--- BEGIN Data ---

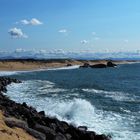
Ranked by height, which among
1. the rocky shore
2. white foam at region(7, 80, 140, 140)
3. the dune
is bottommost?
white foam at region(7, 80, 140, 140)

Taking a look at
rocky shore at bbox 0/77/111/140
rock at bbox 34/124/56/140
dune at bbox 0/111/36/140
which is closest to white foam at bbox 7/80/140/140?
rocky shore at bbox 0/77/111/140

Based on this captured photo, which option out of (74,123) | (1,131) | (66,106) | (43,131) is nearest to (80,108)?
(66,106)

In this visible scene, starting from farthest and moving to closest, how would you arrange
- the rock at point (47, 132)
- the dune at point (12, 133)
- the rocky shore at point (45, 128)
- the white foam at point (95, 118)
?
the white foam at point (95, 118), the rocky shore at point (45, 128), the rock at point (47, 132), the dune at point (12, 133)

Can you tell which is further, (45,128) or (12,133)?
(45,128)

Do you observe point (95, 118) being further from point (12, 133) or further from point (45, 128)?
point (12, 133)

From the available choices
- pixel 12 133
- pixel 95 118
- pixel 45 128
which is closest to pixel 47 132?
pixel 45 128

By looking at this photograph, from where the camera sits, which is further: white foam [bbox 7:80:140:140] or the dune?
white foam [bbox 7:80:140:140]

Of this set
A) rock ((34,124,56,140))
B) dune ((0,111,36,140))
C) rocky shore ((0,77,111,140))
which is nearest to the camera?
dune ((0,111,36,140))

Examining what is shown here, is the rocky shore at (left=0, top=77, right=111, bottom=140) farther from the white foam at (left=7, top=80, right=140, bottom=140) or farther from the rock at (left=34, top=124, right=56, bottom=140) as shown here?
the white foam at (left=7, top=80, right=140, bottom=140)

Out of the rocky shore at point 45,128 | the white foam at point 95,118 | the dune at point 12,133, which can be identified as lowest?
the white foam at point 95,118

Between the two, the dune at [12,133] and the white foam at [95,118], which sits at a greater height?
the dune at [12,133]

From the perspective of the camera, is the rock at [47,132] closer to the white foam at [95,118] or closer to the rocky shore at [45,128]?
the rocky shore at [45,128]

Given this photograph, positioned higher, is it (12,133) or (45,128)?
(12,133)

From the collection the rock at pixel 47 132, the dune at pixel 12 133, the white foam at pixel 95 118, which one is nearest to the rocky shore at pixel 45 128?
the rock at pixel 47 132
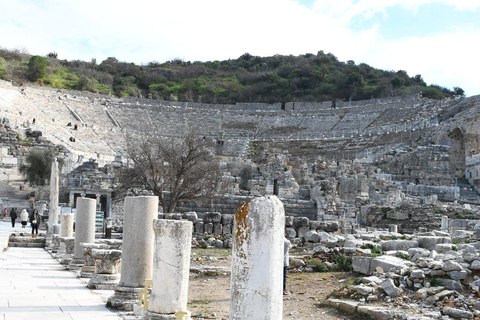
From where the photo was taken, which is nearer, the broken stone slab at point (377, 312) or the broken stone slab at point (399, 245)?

--- END Data ---

Copy the records word for word from the line containing "From the perspective" through the end of the records, including both ends. Leave the pictures out of your copy.

● Task solution:
From the perspective of the camera, is the rock at [47,132] closer to the white foam at [95,118] or closer to the rocky shore at [45,128]?
the rocky shore at [45,128]

Given this photograph, positioned higher, is it (12,133) or (45,128)?
(12,133)

From the collection the rock at pixel 47 132, the dune at pixel 12 133, the white foam at pixel 95 118, which one is nearest to the rocky shore at pixel 45 128?
the rock at pixel 47 132
From where the photo was taken, which is nearer, the broken stone slab at point (377, 312) or the broken stone slab at point (399, 245)?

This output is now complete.